Faster Tests in PHP: Avoiding latency with Fakes

Written by Dave Marshall - - Aggregated on Tuesday November 8, 2016

Faster tests get run more often. Fast tests are critical for people practicing TDD, keeping that feedback loop nice and tight. One of my favourite ways to keep tests running on time is to minimise the amount of waiting on I/O needed to exercise the system.

There are a handful of ways to do this, it's quite common for people to reach for their favourite test double tool, and create mocks and stubs for database connections or SDKs, but I'm not going to talk about that. I use a lot of mocks, but I don't use them to keep my tests fast. We can use another type of test double to try and get our tests running faster: Fakes. A Fake is a simpler or more lightweight version of the real system or component.

All of the methods I'm going to mention make compromises regarding the thouroughness of your tests. We're going to be changing the way the system operates to be different from how it will ultimately operate in production, to make our tests quicker to run. In doing so, we will be sacrificing the surety of testing the system end to end as it should be run.

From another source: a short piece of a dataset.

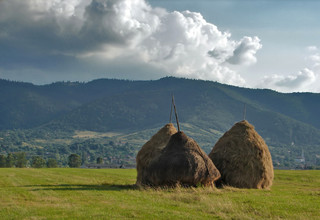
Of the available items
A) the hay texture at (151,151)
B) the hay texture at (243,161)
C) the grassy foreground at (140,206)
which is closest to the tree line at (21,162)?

There are three reasons why you might use a Fake to replace a component or system:

We're going to concentrate on the slowing down part. These days we all have super fast computers and networds at our disposal and most of the I/O we run for the basic web apps is pretty quick, but as your test suite grows, even milliseconds for a database query or HTTP request that gets run for every test soon adds up.

Fake Objects

One of the easiest way to avoid latency is to replace an object that uses disks or the network with an object that offers the same API, but does things a little differently, hopefully faster. If you are using any modern PHP framework that provides testing support, you are probably using a few fakes like these already. If your framework doesn't provide testing support, maybe you should choose another framework.

use Aws\S3\S3Client;

class S3Storage implements Storage
{
    private $bucket;
    private $client;

    public function __construct(S3Client $client, $bucket)
    {
        $this->client = $client;
        $this->bucket = $bucket;
    }

    public function put($targetPath, $contents)
    {
        $this->client->putObject(array(
            'Bucket' => $this->bucket,
            'Key'    => $targetPath,
            'Body'   => $contents,
        ));
    }

    public function get($targetPath)
    {
        $result = $this->client->getObject(array(
            'Bucket' => $this->bucket,
            'Key'    => $targetPath,
        ));

        return (string) $result['Body'];
    }
}

Assuming we're going to need to use this in our tests, we might go ahead and create a test bucket on S3 to run all our tests against and for the first few tests, this seems like it's working great.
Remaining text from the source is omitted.